Local media coverage often veers between scaremongering and ignoring the problem, which can leave HIV carriers stigmatised or marginalised, she said. “In that context, it’s very important how information about HIV/AIDS is reported,” she added.

Elina Karakulova, media coordinator for the HIV/AIDS programme run by the UN Development Programme in Bishkek, said the agency would use the report in its efforts to dispel popular myths about the virus.

Karakulova said the article set out the reasons why migrants were at risk of infection, rather than making them scapegoats for the spread of HIV, as sometimes happened.

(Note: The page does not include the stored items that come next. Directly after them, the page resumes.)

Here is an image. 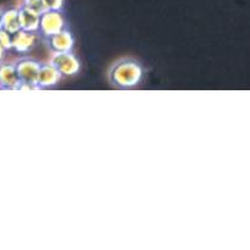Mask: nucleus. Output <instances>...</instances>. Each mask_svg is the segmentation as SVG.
Masks as SVG:
<instances>
[{"label":"nucleus","mask_w":250,"mask_h":250,"mask_svg":"<svg viewBox=\"0 0 250 250\" xmlns=\"http://www.w3.org/2000/svg\"><path fill=\"white\" fill-rule=\"evenodd\" d=\"M144 80V67L137 59L126 56L111 63L107 70V81L115 89H134Z\"/></svg>","instance_id":"nucleus-1"},{"label":"nucleus","mask_w":250,"mask_h":250,"mask_svg":"<svg viewBox=\"0 0 250 250\" xmlns=\"http://www.w3.org/2000/svg\"><path fill=\"white\" fill-rule=\"evenodd\" d=\"M14 63L20 82H21L19 89H38L37 80H38V73L42 66L41 61L24 56Z\"/></svg>","instance_id":"nucleus-2"},{"label":"nucleus","mask_w":250,"mask_h":250,"mask_svg":"<svg viewBox=\"0 0 250 250\" xmlns=\"http://www.w3.org/2000/svg\"><path fill=\"white\" fill-rule=\"evenodd\" d=\"M66 20L62 12L56 10H46L43 14L39 15V27L38 33L43 38L66 29Z\"/></svg>","instance_id":"nucleus-3"},{"label":"nucleus","mask_w":250,"mask_h":250,"mask_svg":"<svg viewBox=\"0 0 250 250\" xmlns=\"http://www.w3.org/2000/svg\"><path fill=\"white\" fill-rule=\"evenodd\" d=\"M49 63H51L62 75V77L76 76L81 71V66H82L78 56L75 55L72 51L53 54Z\"/></svg>","instance_id":"nucleus-4"},{"label":"nucleus","mask_w":250,"mask_h":250,"mask_svg":"<svg viewBox=\"0 0 250 250\" xmlns=\"http://www.w3.org/2000/svg\"><path fill=\"white\" fill-rule=\"evenodd\" d=\"M43 43L45 44L48 50L53 54L67 53V51H72L73 46H75V38H73L72 33L66 28L59 33L43 38Z\"/></svg>","instance_id":"nucleus-5"},{"label":"nucleus","mask_w":250,"mask_h":250,"mask_svg":"<svg viewBox=\"0 0 250 250\" xmlns=\"http://www.w3.org/2000/svg\"><path fill=\"white\" fill-rule=\"evenodd\" d=\"M38 32H28L20 29L19 32L12 34L11 49L19 54H27L36 48L38 44Z\"/></svg>","instance_id":"nucleus-6"},{"label":"nucleus","mask_w":250,"mask_h":250,"mask_svg":"<svg viewBox=\"0 0 250 250\" xmlns=\"http://www.w3.org/2000/svg\"><path fill=\"white\" fill-rule=\"evenodd\" d=\"M61 78H62V75L51 63H42L38 80H37V88L48 89V88L55 87L60 83Z\"/></svg>","instance_id":"nucleus-7"},{"label":"nucleus","mask_w":250,"mask_h":250,"mask_svg":"<svg viewBox=\"0 0 250 250\" xmlns=\"http://www.w3.org/2000/svg\"><path fill=\"white\" fill-rule=\"evenodd\" d=\"M20 83L15 63L0 61V89L17 90Z\"/></svg>","instance_id":"nucleus-8"},{"label":"nucleus","mask_w":250,"mask_h":250,"mask_svg":"<svg viewBox=\"0 0 250 250\" xmlns=\"http://www.w3.org/2000/svg\"><path fill=\"white\" fill-rule=\"evenodd\" d=\"M20 26L21 29L28 32H38L39 27V15L33 12L32 10L27 9L26 6L21 5L19 7Z\"/></svg>","instance_id":"nucleus-9"},{"label":"nucleus","mask_w":250,"mask_h":250,"mask_svg":"<svg viewBox=\"0 0 250 250\" xmlns=\"http://www.w3.org/2000/svg\"><path fill=\"white\" fill-rule=\"evenodd\" d=\"M6 31L7 33L14 34L21 29L20 26V17H19V7H9L4 9L1 20V28Z\"/></svg>","instance_id":"nucleus-10"},{"label":"nucleus","mask_w":250,"mask_h":250,"mask_svg":"<svg viewBox=\"0 0 250 250\" xmlns=\"http://www.w3.org/2000/svg\"><path fill=\"white\" fill-rule=\"evenodd\" d=\"M22 5L38 15H42L44 11L48 10L45 5H44L43 0H22Z\"/></svg>","instance_id":"nucleus-11"},{"label":"nucleus","mask_w":250,"mask_h":250,"mask_svg":"<svg viewBox=\"0 0 250 250\" xmlns=\"http://www.w3.org/2000/svg\"><path fill=\"white\" fill-rule=\"evenodd\" d=\"M11 37L12 34L7 33L4 29H0V44L5 50H10L11 49Z\"/></svg>","instance_id":"nucleus-12"},{"label":"nucleus","mask_w":250,"mask_h":250,"mask_svg":"<svg viewBox=\"0 0 250 250\" xmlns=\"http://www.w3.org/2000/svg\"><path fill=\"white\" fill-rule=\"evenodd\" d=\"M44 5L48 10H56V11H62L65 0H43Z\"/></svg>","instance_id":"nucleus-13"},{"label":"nucleus","mask_w":250,"mask_h":250,"mask_svg":"<svg viewBox=\"0 0 250 250\" xmlns=\"http://www.w3.org/2000/svg\"><path fill=\"white\" fill-rule=\"evenodd\" d=\"M5 49L2 48L1 44H0V61H2V59H4V55H5Z\"/></svg>","instance_id":"nucleus-14"},{"label":"nucleus","mask_w":250,"mask_h":250,"mask_svg":"<svg viewBox=\"0 0 250 250\" xmlns=\"http://www.w3.org/2000/svg\"><path fill=\"white\" fill-rule=\"evenodd\" d=\"M2 12H4V9L0 7V28H1V20H2Z\"/></svg>","instance_id":"nucleus-15"}]
</instances>
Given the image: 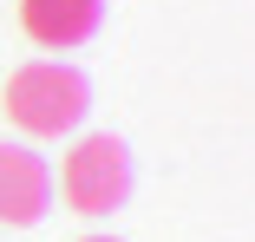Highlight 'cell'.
I'll return each mask as SVG.
<instances>
[{"instance_id":"obj_1","label":"cell","mask_w":255,"mask_h":242,"mask_svg":"<svg viewBox=\"0 0 255 242\" xmlns=\"http://www.w3.org/2000/svg\"><path fill=\"white\" fill-rule=\"evenodd\" d=\"M0 112H7L26 137H66L92 112V79L79 66H59V59H26L20 72H7V85H0Z\"/></svg>"},{"instance_id":"obj_2","label":"cell","mask_w":255,"mask_h":242,"mask_svg":"<svg viewBox=\"0 0 255 242\" xmlns=\"http://www.w3.org/2000/svg\"><path fill=\"white\" fill-rule=\"evenodd\" d=\"M59 197H66L72 216H112V210H125V197H131V151H125V137H112V131L79 137L59 157Z\"/></svg>"},{"instance_id":"obj_3","label":"cell","mask_w":255,"mask_h":242,"mask_svg":"<svg viewBox=\"0 0 255 242\" xmlns=\"http://www.w3.org/2000/svg\"><path fill=\"white\" fill-rule=\"evenodd\" d=\"M46 210H53V164L33 144H0V223L33 229Z\"/></svg>"},{"instance_id":"obj_4","label":"cell","mask_w":255,"mask_h":242,"mask_svg":"<svg viewBox=\"0 0 255 242\" xmlns=\"http://www.w3.org/2000/svg\"><path fill=\"white\" fill-rule=\"evenodd\" d=\"M98 20H105V0H20V26L33 46H53V53H66V46H85L98 33Z\"/></svg>"},{"instance_id":"obj_5","label":"cell","mask_w":255,"mask_h":242,"mask_svg":"<svg viewBox=\"0 0 255 242\" xmlns=\"http://www.w3.org/2000/svg\"><path fill=\"white\" fill-rule=\"evenodd\" d=\"M79 242H118V236H79Z\"/></svg>"}]
</instances>
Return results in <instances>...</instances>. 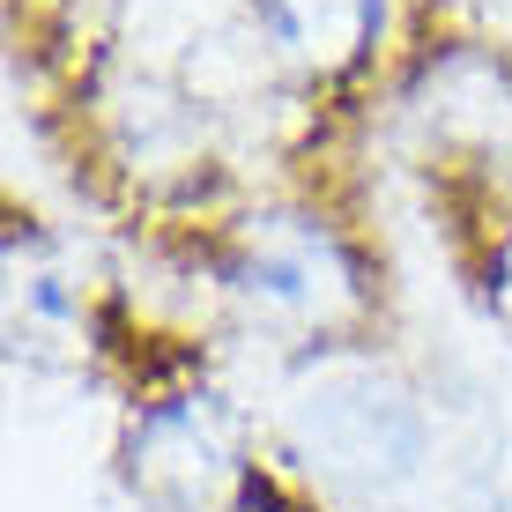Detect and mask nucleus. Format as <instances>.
<instances>
[{
  "label": "nucleus",
  "mask_w": 512,
  "mask_h": 512,
  "mask_svg": "<svg viewBox=\"0 0 512 512\" xmlns=\"http://www.w3.org/2000/svg\"><path fill=\"white\" fill-rule=\"evenodd\" d=\"M282 45L312 67H349L379 30V0H268Z\"/></svg>",
  "instance_id": "3"
},
{
  "label": "nucleus",
  "mask_w": 512,
  "mask_h": 512,
  "mask_svg": "<svg viewBox=\"0 0 512 512\" xmlns=\"http://www.w3.org/2000/svg\"><path fill=\"white\" fill-rule=\"evenodd\" d=\"M134 483L164 512H216L238 483V453L201 401H171L149 409L134 431Z\"/></svg>",
  "instance_id": "2"
},
{
  "label": "nucleus",
  "mask_w": 512,
  "mask_h": 512,
  "mask_svg": "<svg viewBox=\"0 0 512 512\" xmlns=\"http://www.w3.org/2000/svg\"><path fill=\"white\" fill-rule=\"evenodd\" d=\"M297 446L349 483H401L423 461V416L386 372L342 364L297 394Z\"/></svg>",
  "instance_id": "1"
}]
</instances>
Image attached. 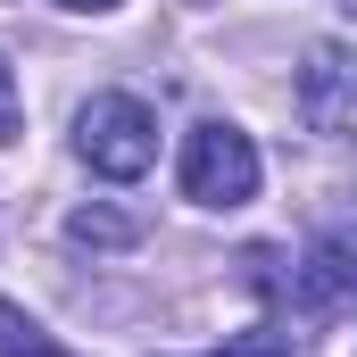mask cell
<instances>
[{
  "mask_svg": "<svg viewBox=\"0 0 357 357\" xmlns=\"http://www.w3.org/2000/svg\"><path fill=\"white\" fill-rule=\"evenodd\" d=\"M216 357H291V333H241V341H225Z\"/></svg>",
  "mask_w": 357,
  "mask_h": 357,
  "instance_id": "52a82bcc",
  "label": "cell"
},
{
  "mask_svg": "<svg viewBox=\"0 0 357 357\" xmlns=\"http://www.w3.org/2000/svg\"><path fill=\"white\" fill-rule=\"evenodd\" d=\"M0 142H17V75H8V59H0Z\"/></svg>",
  "mask_w": 357,
  "mask_h": 357,
  "instance_id": "ba28073f",
  "label": "cell"
},
{
  "mask_svg": "<svg viewBox=\"0 0 357 357\" xmlns=\"http://www.w3.org/2000/svg\"><path fill=\"white\" fill-rule=\"evenodd\" d=\"M0 357H67V349H59L25 307H8V299H0Z\"/></svg>",
  "mask_w": 357,
  "mask_h": 357,
  "instance_id": "8992f818",
  "label": "cell"
},
{
  "mask_svg": "<svg viewBox=\"0 0 357 357\" xmlns=\"http://www.w3.org/2000/svg\"><path fill=\"white\" fill-rule=\"evenodd\" d=\"M59 8H75V17H100V8H116V0H59Z\"/></svg>",
  "mask_w": 357,
  "mask_h": 357,
  "instance_id": "9c48e42d",
  "label": "cell"
},
{
  "mask_svg": "<svg viewBox=\"0 0 357 357\" xmlns=\"http://www.w3.org/2000/svg\"><path fill=\"white\" fill-rule=\"evenodd\" d=\"M183 199L199 208H241L258 199V142L241 125H199L183 142Z\"/></svg>",
  "mask_w": 357,
  "mask_h": 357,
  "instance_id": "7a4b0ae2",
  "label": "cell"
},
{
  "mask_svg": "<svg viewBox=\"0 0 357 357\" xmlns=\"http://www.w3.org/2000/svg\"><path fill=\"white\" fill-rule=\"evenodd\" d=\"M291 291H299V307H316V316L349 307L357 299V233H324V241L307 250V266L291 274Z\"/></svg>",
  "mask_w": 357,
  "mask_h": 357,
  "instance_id": "277c9868",
  "label": "cell"
},
{
  "mask_svg": "<svg viewBox=\"0 0 357 357\" xmlns=\"http://www.w3.org/2000/svg\"><path fill=\"white\" fill-rule=\"evenodd\" d=\"M75 150H84L91 175L133 183V175L158 167V116L133 91H100V100H84V116H75Z\"/></svg>",
  "mask_w": 357,
  "mask_h": 357,
  "instance_id": "6da1fadb",
  "label": "cell"
},
{
  "mask_svg": "<svg viewBox=\"0 0 357 357\" xmlns=\"http://www.w3.org/2000/svg\"><path fill=\"white\" fill-rule=\"evenodd\" d=\"M333 8H341V17H357V0H333Z\"/></svg>",
  "mask_w": 357,
  "mask_h": 357,
  "instance_id": "30bf717a",
  "label": "cell"
},
{
  "mask_svg": "<svg viewBox=\"0 0 357 357\" xmlns=\"http://www.w3.org/2000/svg\"><path fill=\"white\" fill-rule=\"evenodd\" d=\"M67 233H75L84 250H133V241H142V216H125V208H75Z\"/></svg>",
  "mask_w": 357,
  "mask_h": 357,
  "instance_id": "5b68a950",
  "label": "cell"
},
{
  "mask_svg": "<svg viewBox=\"0 0 357 357\" xmlns=\"http://www.w3.org/2000/svg\"><path fill=\"white\" fill-rule=\"evenodd\" d=\"M299 116L316 125V133H357V59L349 50H307V67H299Z\"/></svg>",
  "mask_w": 357,
  "mask_h": 357,
  "instance_id": "3957f363",
  "label": "cell"
}]
</instances>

“The fact that most labour migrants are not well-informed reflects the general situation in the country,” she said. “More than 70 per cent of young people in Kyrgyzstan have a mistaken understanding of HIV. In other words, this level of awareness means the risk of infection exists as much home as it does abroad.”

Experts in Uzbekistan, where the authorities have been reluctant to publish data on HIV, said such an honest disclosure of the facts is key to getting national governments to tackle the problem.

“We never get told that the situation is critical,” said a doctor in Tashkent. “It is good that there are independent internet news sources doing their own social research.”

Dina Tokbaeva is IWPR Kyrgyzstan editor. Inga Sikorskaya is IWPR's chief editor for Turkmenistan and Uzbekistan.